[BRIEF] Copy every row below exactly, and leave the pictures out of your answer.

[RECORDS PROVIDED]

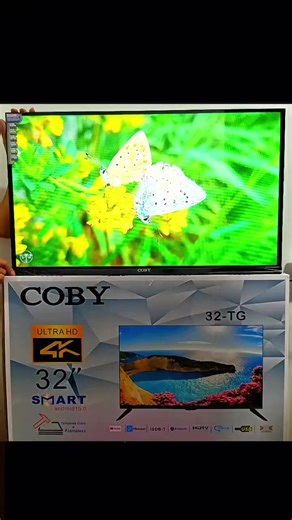 Coby Google tv 32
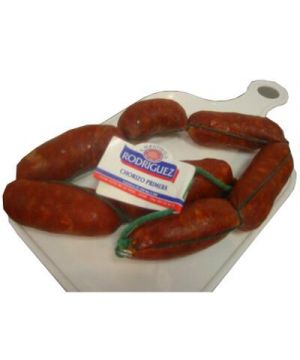 Chorizo Achorizado Extra Dulce Rodriguez, Kilo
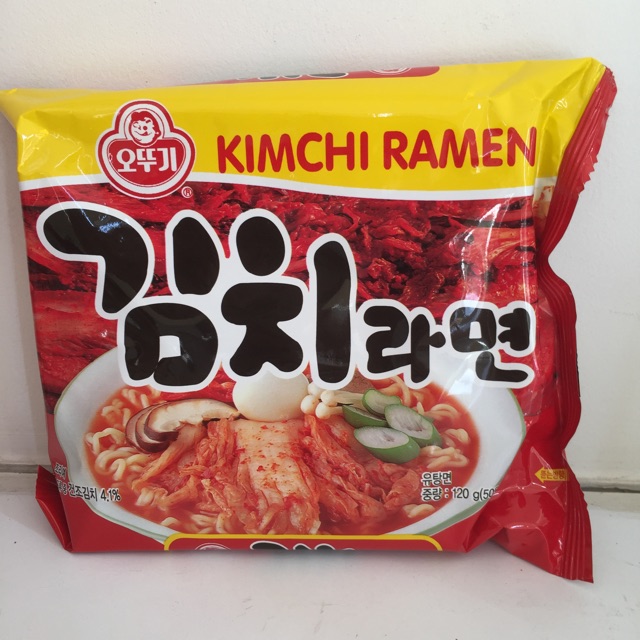 Mì chay KimChi RaMen xách tay Hàn Quốc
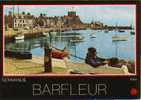 Carte Postale 50 - Barfleur - Le Port Trés Beau Plan - Barfleur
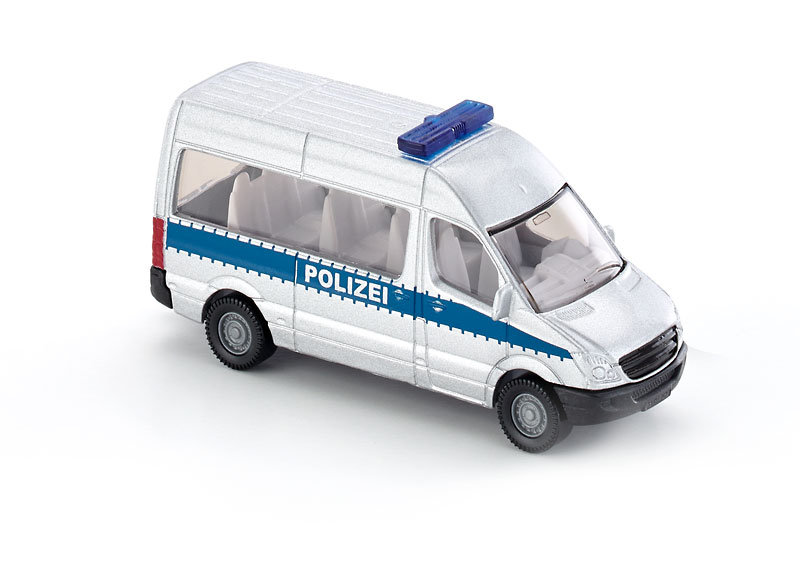 Игрушечная модель – Полицейский фургон, 1:55  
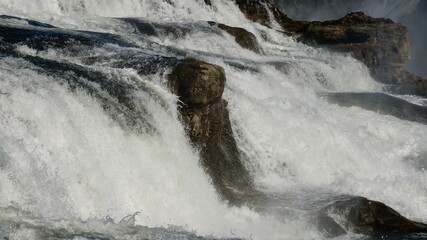 Wasserfälle in Island.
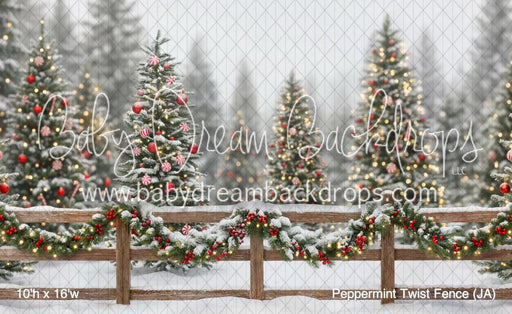 Peppermint Twist Fence (JA)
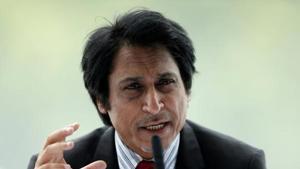 Ramiz Raja during the MCC World Cricket committee press conference.(Action Images via Reuters) Ramiz Raja during the MCC World Cricket committee press conference.(Action Images via Reuters)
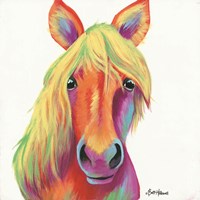 Cheery Horse Fine Art Print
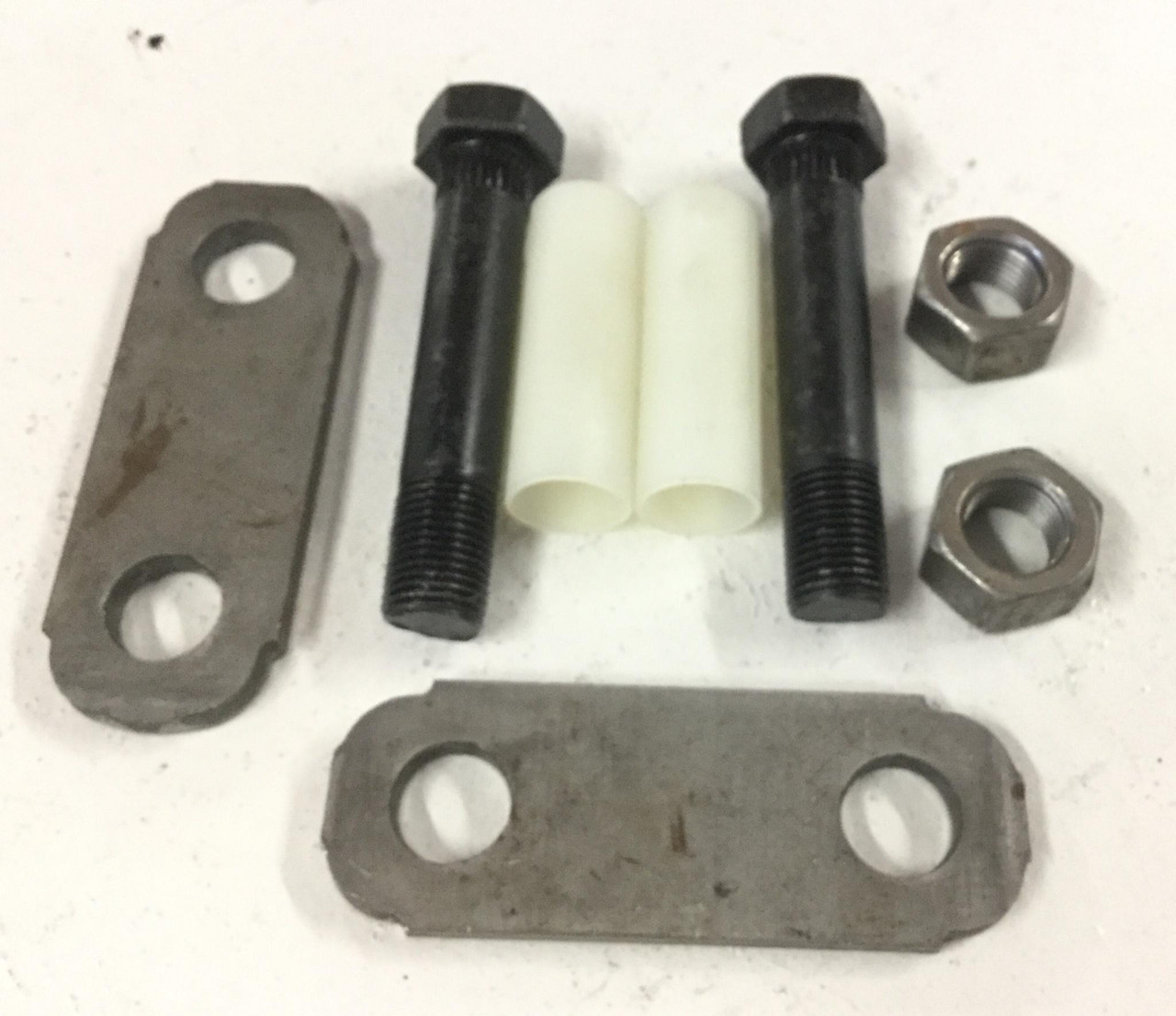 Suspension Repair Kit for Double Eye Springs - 2-1/4" Long Shackles
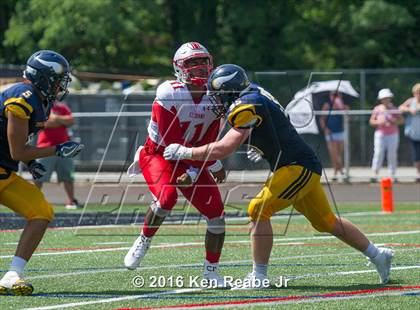 Thumbnail 3 in St. John's vs. Central Catholic (Western Pennsylvania Legends Football Classic) photogallery.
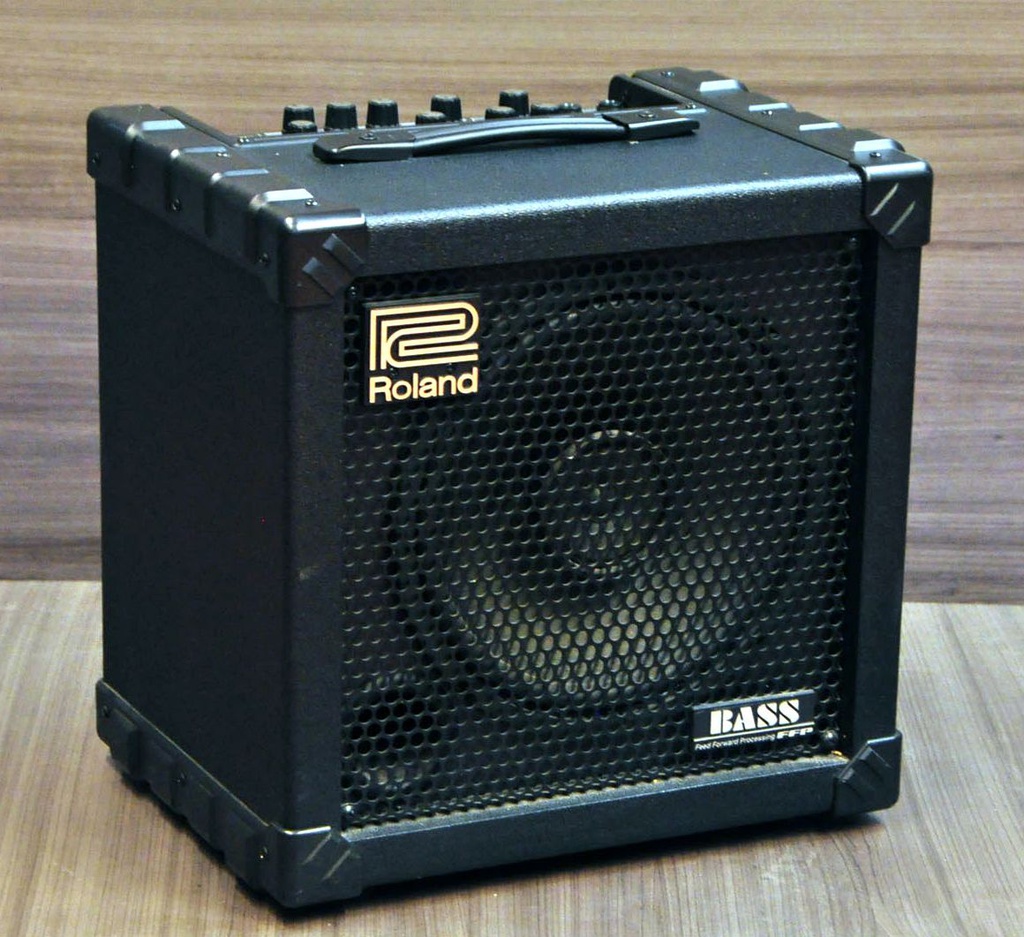 Amplificador Para Bajo Roland 30W 1X10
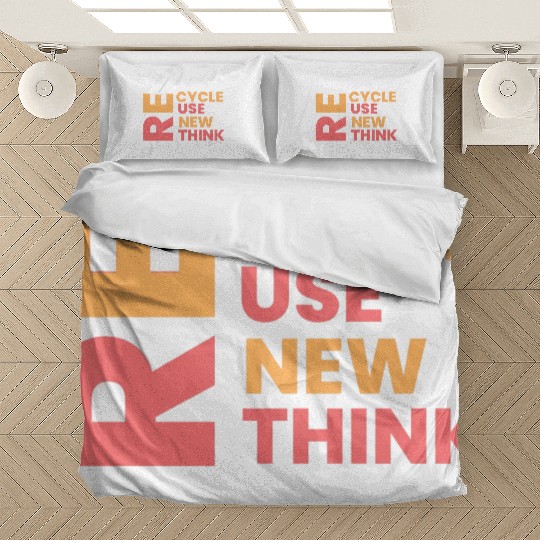 Re cycle use new think Bedding Sets
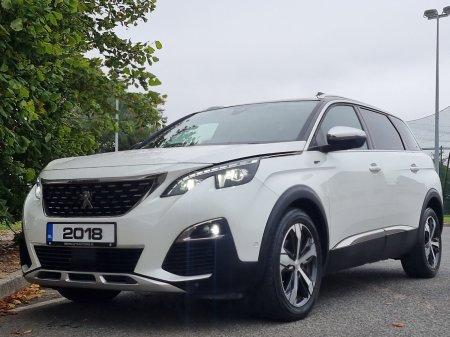 2018 Peugeot 5008 - photo 9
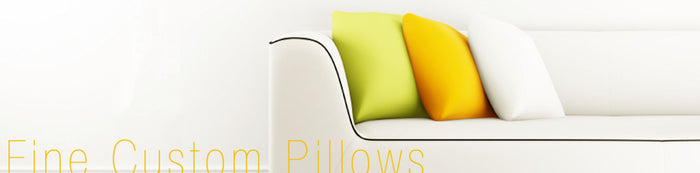 Sunbrella® Solid Color Pillows
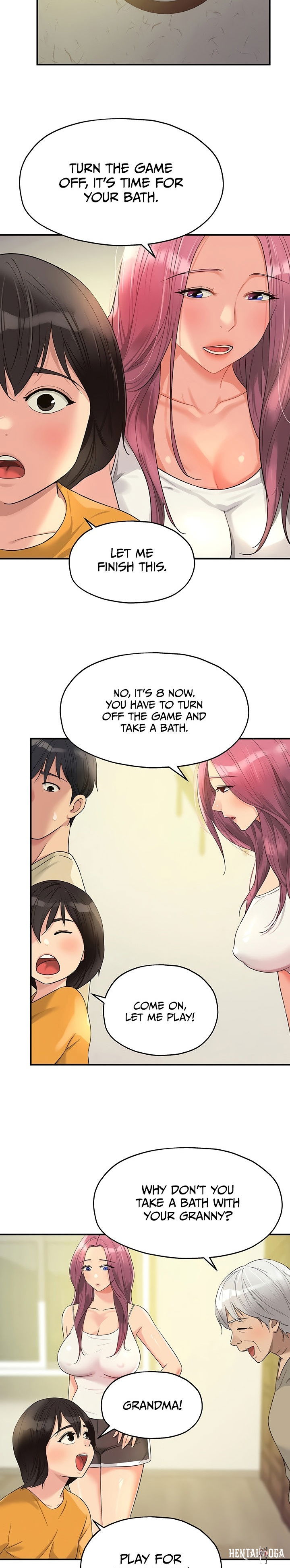 The Hole is Open The Hole is Open Chapter 52 - Page 14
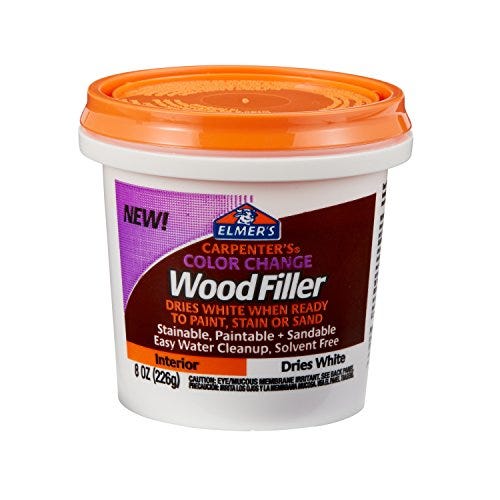 Carpenter's Color Change Wood Filler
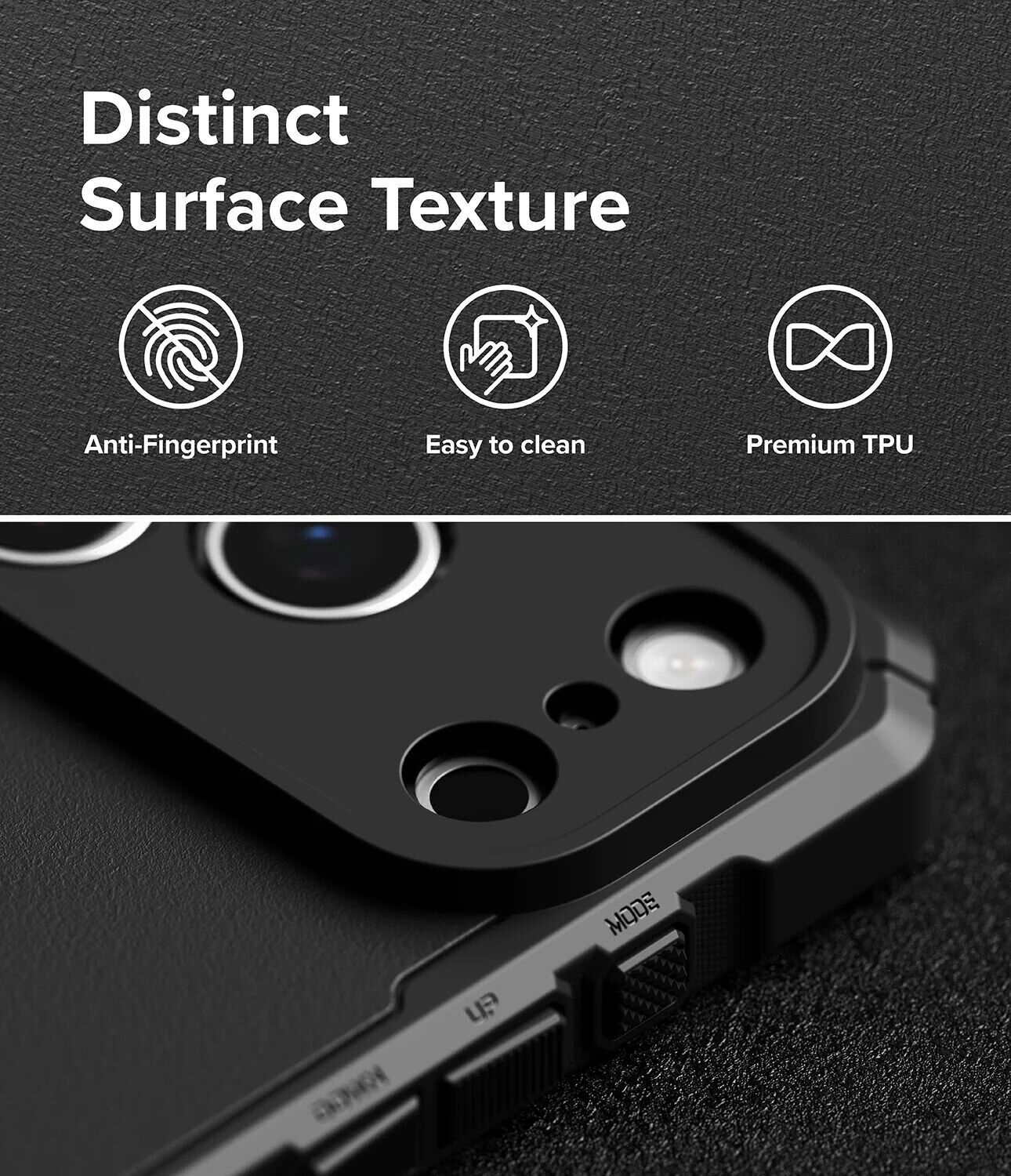 Защитный чехол Ringke Rugged Gear Magnetic для iPhone 18 Pro Max (8800380462267) - Black. Фото 11 Защитный чехол Ringke Rugged Gear Magnetic для iPhone 18 Pro Max (8800380462267) - Black (423987B). Фото 11 из 19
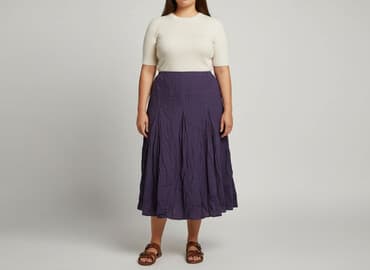 fioletowa plisowane spódnice: Papaya, Спідниця жіноча, розмір 3XL на lalafo.pl — 1 fioletowa plisowane spódnice: Papaya, Спідниця жіноча, розмір 3XL — 1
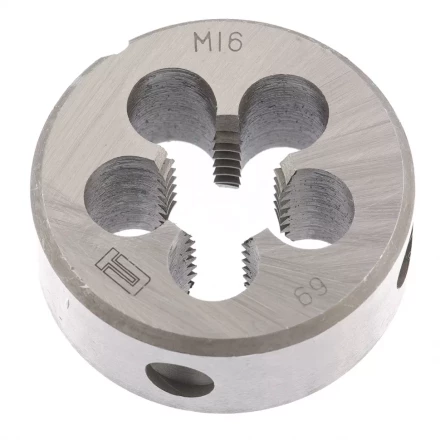 Плашка М16 х 2,0 мм СИБРТЕХ 77044 купить в Ханты-Мансийске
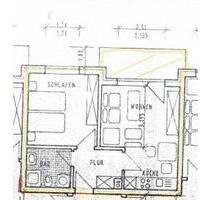Single Mietwohnung (EG, 2 Zimmer, Terrasse) - Nordkirchen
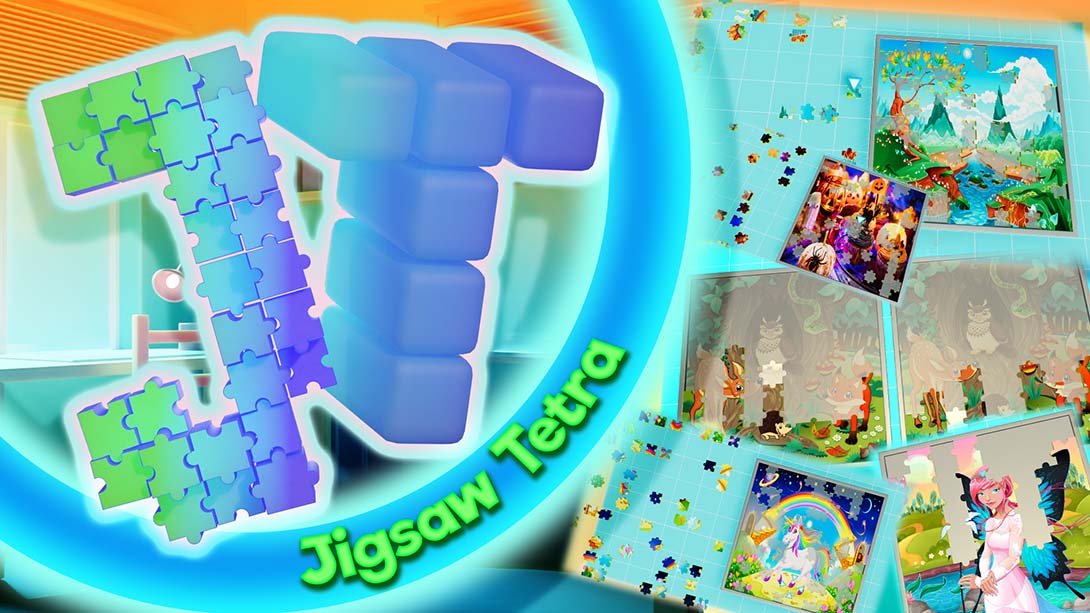 欢乐拼图 Jigsaw Tetra 英语_0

[TASK SOLUTION]
 Coby Google tv 32
 Chorizo Achorizado Extra Dulce Rodriguez, Kilo
 Mì chay KimChi RaMen xách tay Hàn Quốc
 Carte Postale 50 - Barfleur - Le Port Trés Beau Plan - Barfleur
 Игрушечная модель – Полицейский фургон, 1:55  
 Wasserfälle in Island.
 Peppermint Twist Fence (JA)
 Ramiz Raja during the MCC World Cricket committee press conference.(Action Images via Reuters) Ramiz Raja during the MCC World Cricket committee press conference.(Action Images via Reuters)
 Cheery Horse Fine Art Print
 Suspension Repair Kit for Double Eye Springs - 2-1/4" Long Shackles
 Thumbnail 3 in St. John's vs. Central Catholic (Western Pennsylvania Legends Football Classic) photogallery.
 Amplificador Para Bajo Roland 30W 1X10
 Re cycle use new think Bedding Sets
 2018 Peugeot 5008 - photo 9
 Sunbrella® Solid Color Pillows
 The Hole is Open The Hole is Open Chapter 52 - Page 14
 Carpenter's Color Change Wood Filler
 Защитный чехол Ringke Rugged Gear Magnetic для iPhone 18 Pro Max (8800380462267) - Black. Фото 11 Защитный чехол Ringke Rugged Gear Magnetic для iPhone 18 Pro Max (8800380462267) - Black (423987B). Фото 11 из 19
 fioletowa plisowane spódnice: Papaya, Спідниця жіноча, розмір 3XL на lalafo.pl — 1 fioletowa plisowane spódnice: Papaya, Спідниця жіноча, розмір 3XL — 1
 Плашка М16 х 2,0 мм СИБРТЕХ 77044 купить в Ханты-Мансийске
Single Mietwohnung (EG, 2 Zimmer, Terrasse) - Nordkirchen
 欢乐拼图 Jigsaw Tetra 英语_0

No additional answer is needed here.